(Stored data)
++++++++++

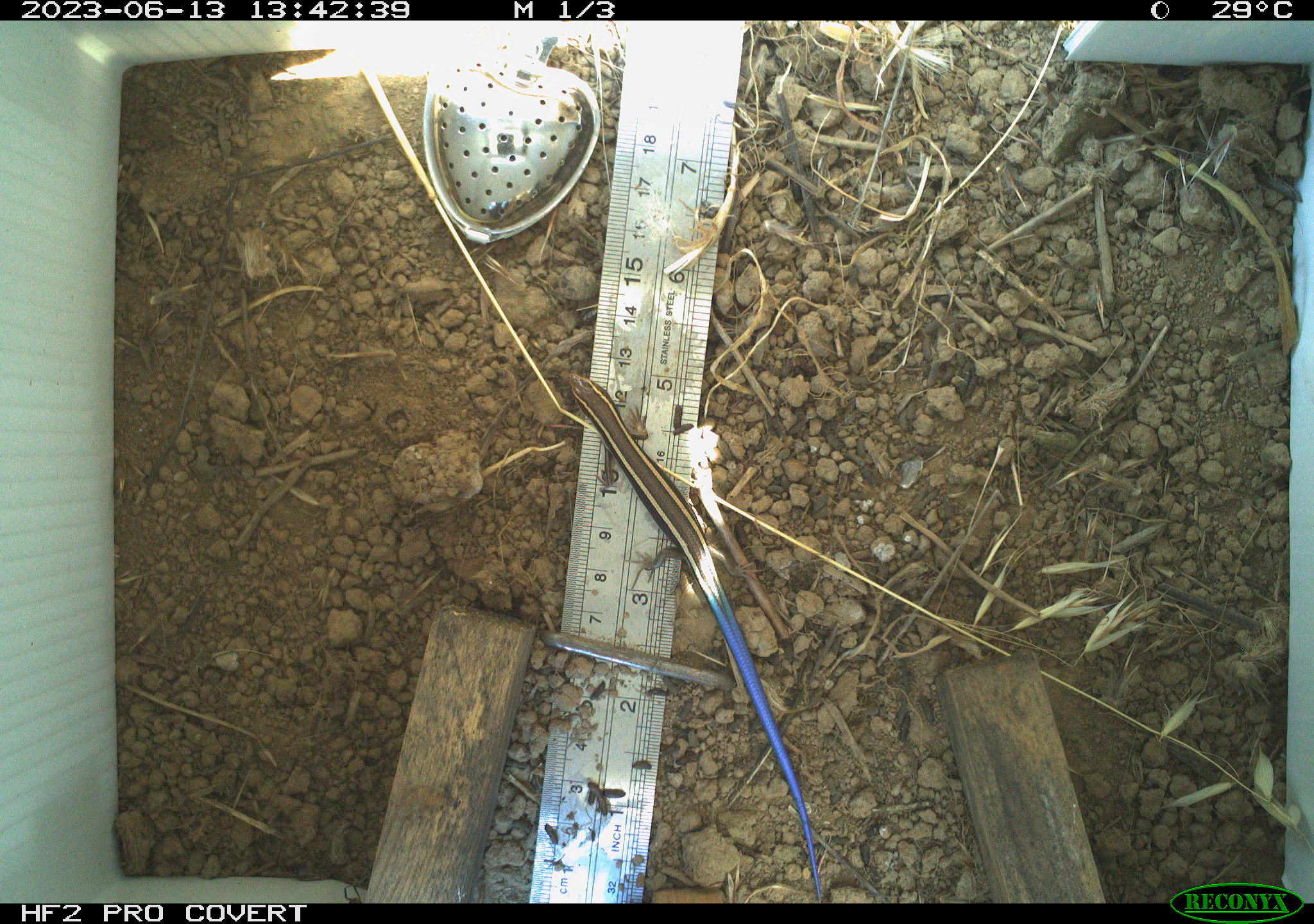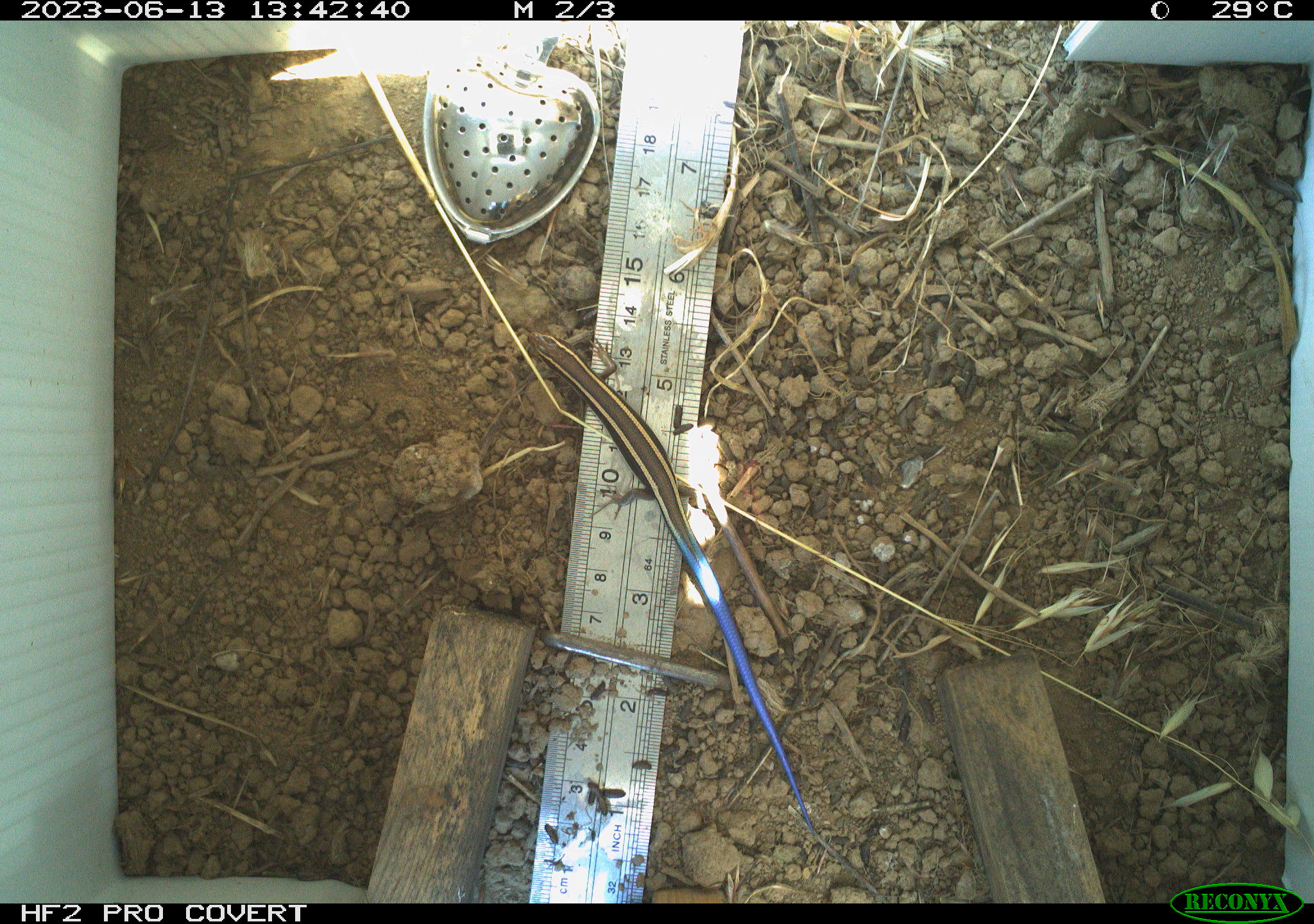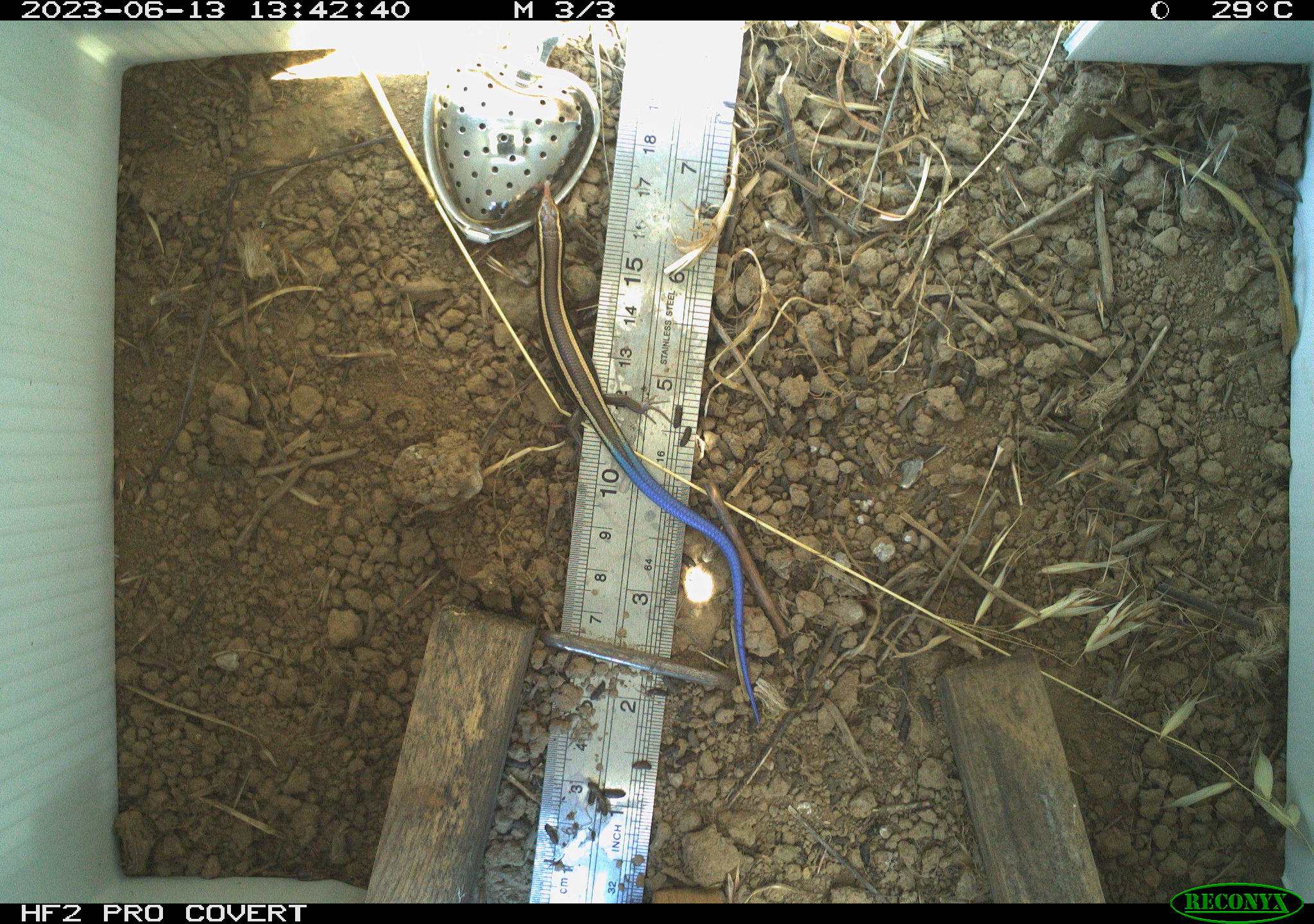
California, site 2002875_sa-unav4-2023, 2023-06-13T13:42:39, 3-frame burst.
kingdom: Animalia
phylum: Chordata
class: Reptilia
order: Squamata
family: Scincidae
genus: Plestiodon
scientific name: Plestiodon skiltonianus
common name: western skink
Western skink (Plestiodon skiltonianus).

++++++++++

• _EXERCISE_
Retype exactly, please, only the lines of the entries that run from the one containing "class: Reptilia" to the last.

• _RESPONSE TO THIS EXERCISE_
class: Reptilia
order: Squamata
family: Scincidae
genus: Plestiodon
scientific name: Plestiodon skiltonianus
common name: western skink
Western skink (Plestiodon skiltonianus).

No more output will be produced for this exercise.